=== GIVEN PROBLEM 1 ===
Answer these questions about the forum thread on propensity score matching, each on its own line.
(a) Which two common matching methods does the quoted passage from Sekhon say may make balance worse?
(b) In which journal was the 2011 Sekhon article published?
(c) Which type of matching does the poster who signs as Alhassane ask about running instead of nearest neighbor matching?
=== GIVEN PROBLEM 2 ===
Reproduce the portion of the forum thread on propensity score matching that begins with the words containing "But my question" and ends with "so much David.".

-psmatch2- graph for propensity score matching

David Radwin

Join Date: Mar 2014

Posts: 369
#16

18 Mar 2016, 10:30

I do not think you should evaluate your matched samples solely on the basis of one pair of graphs, but this pair of graphs does suggest that the balance is worse after matching. That is not so surprising. There is no guarantee that matching improves balance. As Sekhon (2011) writes:

A significant shortcoming of common matching methods such as Mahalanobis distance and propensity score matching is that they may (and in practice, frequently do) make balance worse across measured potential confounders. These methods may make balance worse, in practice, even if covariates are distributed ellipsoidally because in a given finite sample there may be departures from an ellipsoidal distribution.

For an example where matching worsens balance, see p. 11.

Sekhon, J. 2011. Matching: Multivariate Matching with Automated Balance Optimization in R. Journal of Statistical Software 42(7):1-52.

David Radwin
Senior Researcher, California Competes
californiacompetes.org
Pronouns: He/Him
Comment
Alhassane Bah

Join Date: Mar 2016

Posts: 4
#17

19 Mar 2016, 07:58

Dear Sir,
I sincerely appreciate your time in assisting me on this. After going back to your details, I tried to run the nearest neighbor matching and after auto generating _n and _id, I run the codes provided at post #7 above and got the graph below, which looks better now.
But my question now is, if I had to run a kernel matching, what would I replace with _n and _id on the codes of post #7 to get the graph? Or this is only possible with nearest neighbor matching?
Thank you so much David.
Alhassane.

Last edited by Alhassane Bah; 19 Mar 2016, 08:04.

=== STORED DATA ===
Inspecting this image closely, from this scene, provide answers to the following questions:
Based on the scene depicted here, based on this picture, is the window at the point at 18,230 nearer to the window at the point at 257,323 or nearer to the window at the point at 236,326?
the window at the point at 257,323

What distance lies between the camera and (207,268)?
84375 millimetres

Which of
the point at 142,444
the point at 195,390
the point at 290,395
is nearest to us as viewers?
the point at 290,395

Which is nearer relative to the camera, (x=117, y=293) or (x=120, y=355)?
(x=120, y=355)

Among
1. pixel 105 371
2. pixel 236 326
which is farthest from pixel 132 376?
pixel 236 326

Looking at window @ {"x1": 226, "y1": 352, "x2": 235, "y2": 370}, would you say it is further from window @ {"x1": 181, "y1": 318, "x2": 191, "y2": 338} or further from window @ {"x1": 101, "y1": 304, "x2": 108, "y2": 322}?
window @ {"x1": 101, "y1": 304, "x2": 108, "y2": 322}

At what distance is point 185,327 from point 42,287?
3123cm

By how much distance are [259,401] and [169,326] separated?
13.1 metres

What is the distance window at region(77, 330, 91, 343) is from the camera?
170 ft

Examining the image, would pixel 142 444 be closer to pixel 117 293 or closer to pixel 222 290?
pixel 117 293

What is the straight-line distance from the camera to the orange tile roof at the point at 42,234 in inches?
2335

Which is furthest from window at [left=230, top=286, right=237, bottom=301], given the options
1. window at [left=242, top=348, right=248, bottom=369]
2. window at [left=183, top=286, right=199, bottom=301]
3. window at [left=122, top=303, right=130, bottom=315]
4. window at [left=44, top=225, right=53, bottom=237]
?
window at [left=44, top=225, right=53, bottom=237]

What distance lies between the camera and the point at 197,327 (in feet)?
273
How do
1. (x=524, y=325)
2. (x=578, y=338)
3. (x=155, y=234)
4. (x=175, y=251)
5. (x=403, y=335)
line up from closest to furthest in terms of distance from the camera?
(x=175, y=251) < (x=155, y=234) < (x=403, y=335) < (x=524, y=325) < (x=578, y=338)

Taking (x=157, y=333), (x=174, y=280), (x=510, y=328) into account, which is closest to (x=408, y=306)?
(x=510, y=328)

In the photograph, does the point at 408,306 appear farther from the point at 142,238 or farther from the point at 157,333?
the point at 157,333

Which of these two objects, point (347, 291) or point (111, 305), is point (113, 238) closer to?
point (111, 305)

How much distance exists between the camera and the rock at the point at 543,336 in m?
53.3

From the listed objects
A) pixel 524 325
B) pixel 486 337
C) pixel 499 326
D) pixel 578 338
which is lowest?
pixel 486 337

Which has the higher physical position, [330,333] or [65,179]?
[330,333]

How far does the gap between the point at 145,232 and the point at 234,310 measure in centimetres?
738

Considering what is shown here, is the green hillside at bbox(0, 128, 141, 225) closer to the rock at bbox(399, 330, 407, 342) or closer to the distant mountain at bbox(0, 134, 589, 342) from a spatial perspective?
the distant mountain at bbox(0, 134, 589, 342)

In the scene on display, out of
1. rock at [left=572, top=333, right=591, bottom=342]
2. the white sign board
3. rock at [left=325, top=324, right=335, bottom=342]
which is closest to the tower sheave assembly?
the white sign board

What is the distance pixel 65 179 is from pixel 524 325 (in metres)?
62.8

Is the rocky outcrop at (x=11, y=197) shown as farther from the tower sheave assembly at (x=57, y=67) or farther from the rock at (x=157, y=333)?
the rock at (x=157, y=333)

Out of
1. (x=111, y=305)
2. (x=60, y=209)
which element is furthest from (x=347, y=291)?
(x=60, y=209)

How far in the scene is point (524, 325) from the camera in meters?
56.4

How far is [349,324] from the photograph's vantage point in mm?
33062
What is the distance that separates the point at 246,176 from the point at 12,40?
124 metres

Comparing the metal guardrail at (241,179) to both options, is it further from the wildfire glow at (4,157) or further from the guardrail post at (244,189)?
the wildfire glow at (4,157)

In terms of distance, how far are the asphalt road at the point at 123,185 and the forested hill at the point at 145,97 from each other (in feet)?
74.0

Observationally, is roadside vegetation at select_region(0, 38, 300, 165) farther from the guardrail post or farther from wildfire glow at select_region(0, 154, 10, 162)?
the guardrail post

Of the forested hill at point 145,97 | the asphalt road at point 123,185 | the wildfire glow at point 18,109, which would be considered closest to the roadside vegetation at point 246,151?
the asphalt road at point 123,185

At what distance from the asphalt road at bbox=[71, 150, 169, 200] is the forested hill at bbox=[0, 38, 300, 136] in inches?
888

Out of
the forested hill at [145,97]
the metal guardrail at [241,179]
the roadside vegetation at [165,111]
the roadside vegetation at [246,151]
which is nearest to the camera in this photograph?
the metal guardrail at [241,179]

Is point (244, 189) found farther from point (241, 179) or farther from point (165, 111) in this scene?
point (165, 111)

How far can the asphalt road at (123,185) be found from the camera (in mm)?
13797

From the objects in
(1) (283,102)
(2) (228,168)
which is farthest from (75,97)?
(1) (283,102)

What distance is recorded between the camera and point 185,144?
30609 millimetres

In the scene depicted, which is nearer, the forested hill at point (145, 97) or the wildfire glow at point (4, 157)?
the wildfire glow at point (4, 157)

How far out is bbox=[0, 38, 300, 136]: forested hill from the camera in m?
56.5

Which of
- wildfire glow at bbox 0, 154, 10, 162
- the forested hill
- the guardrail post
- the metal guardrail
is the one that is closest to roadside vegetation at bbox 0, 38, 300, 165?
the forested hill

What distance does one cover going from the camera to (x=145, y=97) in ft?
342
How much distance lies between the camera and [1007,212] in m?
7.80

=== WRITTEN RESPONSE 1 ===
(a) Mahalanobis distance and propensity score matching
(b) Journal of Statistical Software
(c) Kernel matching

=== WRITTEN RESPONSE 2 ===
But my question now is, if I had to run a kernel matching, what would I replace with _n and _id on the codes of post #7 to get the graph? Or this is only possible with nearest neighbor matching?
Thank you so much David.